The bulk of Ahmed’s consternation is directed at his Arabic teacher, a thought provoking, earnest French woman. Encouraged by the Iman to believe his teacher is untrue to Islam, he attempts to kill her, and ends up in juvenile detention and assigned to farm work. Throughout his sentence, Ahmed, stays true to his convictions, concealing his determination to kill the “apostate”.
At the farm he meets the farmer’s daughter Louise. Their attraction is mutual, but Ahmed resists Louise’s casual advances. According to his religious conscience, Ahmed suggests Louise convert to Islam in order to mitigate Ahmed’s crime – desire for a non-Muslim. Bemused, Louise shrugs him off. Why a young girl, the same age (perhaps 14) as Ahmed, is left alone with a young jihadist, only the French juvenile penal system can answer.
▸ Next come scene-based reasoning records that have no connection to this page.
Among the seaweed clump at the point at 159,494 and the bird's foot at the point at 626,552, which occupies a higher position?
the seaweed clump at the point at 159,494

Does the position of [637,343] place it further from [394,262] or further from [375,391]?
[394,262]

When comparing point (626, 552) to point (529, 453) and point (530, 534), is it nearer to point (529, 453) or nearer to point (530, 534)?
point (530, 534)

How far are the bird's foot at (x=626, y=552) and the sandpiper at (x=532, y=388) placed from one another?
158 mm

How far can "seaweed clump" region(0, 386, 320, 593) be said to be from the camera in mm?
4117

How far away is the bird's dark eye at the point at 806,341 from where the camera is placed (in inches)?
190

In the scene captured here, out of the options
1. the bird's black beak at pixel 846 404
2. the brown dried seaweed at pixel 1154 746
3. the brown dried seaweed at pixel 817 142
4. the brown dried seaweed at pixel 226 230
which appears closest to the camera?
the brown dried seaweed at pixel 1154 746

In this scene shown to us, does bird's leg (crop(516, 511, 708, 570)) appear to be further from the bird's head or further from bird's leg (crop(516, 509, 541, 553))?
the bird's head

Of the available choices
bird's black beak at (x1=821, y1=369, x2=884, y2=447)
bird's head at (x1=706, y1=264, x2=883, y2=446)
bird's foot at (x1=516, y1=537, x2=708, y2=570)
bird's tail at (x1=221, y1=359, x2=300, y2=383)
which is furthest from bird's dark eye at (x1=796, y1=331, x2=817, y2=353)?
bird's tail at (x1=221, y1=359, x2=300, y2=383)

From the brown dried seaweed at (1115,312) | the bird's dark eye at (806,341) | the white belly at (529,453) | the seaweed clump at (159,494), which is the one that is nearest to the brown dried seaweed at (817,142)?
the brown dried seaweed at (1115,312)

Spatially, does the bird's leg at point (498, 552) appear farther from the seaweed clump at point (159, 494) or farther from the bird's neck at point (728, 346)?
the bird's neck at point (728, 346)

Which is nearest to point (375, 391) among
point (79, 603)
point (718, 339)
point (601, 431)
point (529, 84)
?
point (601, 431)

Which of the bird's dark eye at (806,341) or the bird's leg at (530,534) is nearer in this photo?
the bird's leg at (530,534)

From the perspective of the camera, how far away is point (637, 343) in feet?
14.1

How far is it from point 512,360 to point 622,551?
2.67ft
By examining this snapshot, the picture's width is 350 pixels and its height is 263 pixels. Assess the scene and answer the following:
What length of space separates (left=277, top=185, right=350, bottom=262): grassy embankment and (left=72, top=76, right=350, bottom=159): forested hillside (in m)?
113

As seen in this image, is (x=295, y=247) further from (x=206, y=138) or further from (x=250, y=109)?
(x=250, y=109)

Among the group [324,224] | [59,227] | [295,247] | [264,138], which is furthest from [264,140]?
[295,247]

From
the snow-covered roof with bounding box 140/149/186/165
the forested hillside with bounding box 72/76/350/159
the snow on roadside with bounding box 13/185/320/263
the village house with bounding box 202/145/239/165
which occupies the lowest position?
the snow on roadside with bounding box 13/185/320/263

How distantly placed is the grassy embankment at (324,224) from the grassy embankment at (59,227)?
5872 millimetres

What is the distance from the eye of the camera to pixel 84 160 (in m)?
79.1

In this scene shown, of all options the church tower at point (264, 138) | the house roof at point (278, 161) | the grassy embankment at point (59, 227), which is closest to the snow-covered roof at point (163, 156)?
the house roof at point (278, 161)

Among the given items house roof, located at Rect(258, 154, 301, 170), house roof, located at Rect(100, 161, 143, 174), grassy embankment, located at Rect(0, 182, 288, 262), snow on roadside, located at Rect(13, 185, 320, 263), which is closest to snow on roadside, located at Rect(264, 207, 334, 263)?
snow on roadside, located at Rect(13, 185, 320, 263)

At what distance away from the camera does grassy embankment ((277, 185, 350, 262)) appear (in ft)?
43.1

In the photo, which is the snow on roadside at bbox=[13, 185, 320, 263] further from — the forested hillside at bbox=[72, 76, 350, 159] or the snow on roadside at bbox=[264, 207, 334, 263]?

The young actors steal this film. Ahmed is played with detached precision by Idir Ben Addi whilst Victoria Bluck plays Louise with natural insouciance. The camera follows Ahmed throughout the film. The young actor behaves in a two-dimensional manner; his emotions are concealed; he is determined and cold. Somehow Jean-Pierre and Luc Dardenne manage to convey so much meaning and emotion from this detached performance.
Perhaps inadvertently, the gender division in Young Ahmed, is most striking. The men who safeguard Ahmed, most notably the prison warders and social workers tread a fine line between watching out for Ahmed’s delinquency and his well-being. But in the scheme of things, the male characters are side-lined, even the Iman who plays the catalyst.
Curiously, Ahmed’s fanatical retribution isn’t directed at men. Ahmed embraces the inherent misogyny critical to religious extremism, and yet, ironically, it is the women Ahmed needs most: his mother’s love and his teacher’s forgiveness. What is striking about Young Ahmed, is the caring and generous nature of the key women involved in this drama: Ahmed‘s mother, Ahmed’s Arabic teacher and Louise. In his time of need Ahmed realises the women, once loathed as apostates, are his redeemers. Ending with a long blackout before the credits roll and a haunting Schubert piano sonata, this realisation feels all the more poignant.